## Datos proporcionados
· · · · · · ·

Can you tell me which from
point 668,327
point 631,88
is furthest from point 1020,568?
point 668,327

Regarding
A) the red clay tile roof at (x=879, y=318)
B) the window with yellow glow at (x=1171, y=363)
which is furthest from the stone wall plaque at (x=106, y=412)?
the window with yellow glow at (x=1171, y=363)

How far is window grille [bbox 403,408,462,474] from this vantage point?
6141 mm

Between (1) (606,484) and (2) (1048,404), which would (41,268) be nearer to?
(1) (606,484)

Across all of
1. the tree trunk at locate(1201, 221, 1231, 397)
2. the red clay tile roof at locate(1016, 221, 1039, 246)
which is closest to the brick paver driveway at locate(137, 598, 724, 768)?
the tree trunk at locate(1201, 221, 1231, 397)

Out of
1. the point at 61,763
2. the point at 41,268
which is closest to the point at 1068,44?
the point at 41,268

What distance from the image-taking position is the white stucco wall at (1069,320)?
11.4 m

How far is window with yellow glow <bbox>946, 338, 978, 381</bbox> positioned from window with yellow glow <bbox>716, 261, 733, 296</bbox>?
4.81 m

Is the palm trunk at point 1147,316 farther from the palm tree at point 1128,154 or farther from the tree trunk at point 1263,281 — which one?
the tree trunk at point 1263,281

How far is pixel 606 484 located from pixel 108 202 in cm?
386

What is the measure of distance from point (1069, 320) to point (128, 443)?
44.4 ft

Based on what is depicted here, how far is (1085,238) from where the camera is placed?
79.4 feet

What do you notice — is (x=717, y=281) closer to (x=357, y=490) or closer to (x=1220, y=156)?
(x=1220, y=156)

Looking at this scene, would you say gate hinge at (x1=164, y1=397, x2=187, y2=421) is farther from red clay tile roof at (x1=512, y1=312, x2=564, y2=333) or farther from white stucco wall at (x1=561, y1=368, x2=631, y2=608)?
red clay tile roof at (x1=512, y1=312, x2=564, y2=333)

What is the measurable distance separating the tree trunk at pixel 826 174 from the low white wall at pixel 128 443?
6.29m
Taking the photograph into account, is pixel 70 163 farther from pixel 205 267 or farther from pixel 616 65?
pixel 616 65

· · · · · · ·

## Ejercicio propuesto
Presenta como lista JSON de cadenas, una por línea y omitiendo las líneas en blanco, el tramo del listado que empieza en la línea que contiene "What distance from" (incluida) y sigue hasta el final del listado.

## Respuesta del ejercicio
[
  "What distance from the image-taking position is the white stucco wall at (1069,320)?",
  "11.4 m",
  "How far is window with yellow glow <bbox>946, 338, 978, 381</bbox> positioned from window with yellow glow <bbox>716, 261, 733, 296</bbox>?",
  "4.81 m",
  "Is the palm trunk at point 1147,316 farther from the palm tree at point 1128,154 or farther from the tree trunk at point 1263,281 — which one?",
  "the tree trunk at point 1263,281",
  "How far is pixel 606 484 located from pixel 108 202 in cm?",
  "386",
  "What is the measure of distance from point (1069, 320) to point (128, 443)?",
  "44.4 ft",
  "Based on what is depicted here, how far is (1085,238) from where the camera is placed?",
  "79.4 feet",
  "What do you notice — is (x=717, y=281) closer to (x=357, y=490) or closer to (x=1220, y=156)?",
  "(x=1220, y=156)",
  "Looking at this scene, would you say gate hinge at (x1=164, y1=397, x2=187, y2=421) is farther from red clay tile roof at (x1=512, y1=312, x2=564, y2=333) or farther from white stucco wall at (x1=561, y1=368, x2=631, y2=608)?",
  "red clay tile roof at (x1=512, y1=312, x2=564, y2=333)",
  "What is the measurable distance separating the tree trunk at pixel 826 174 from the low white wall at pixel 128 443?",
  "6.29m",
  "Taking the photograph into account, is pixel 70 163 farther from pixel 205 267 or farther from pixel 616 65?",
  "pixel 616 65"
]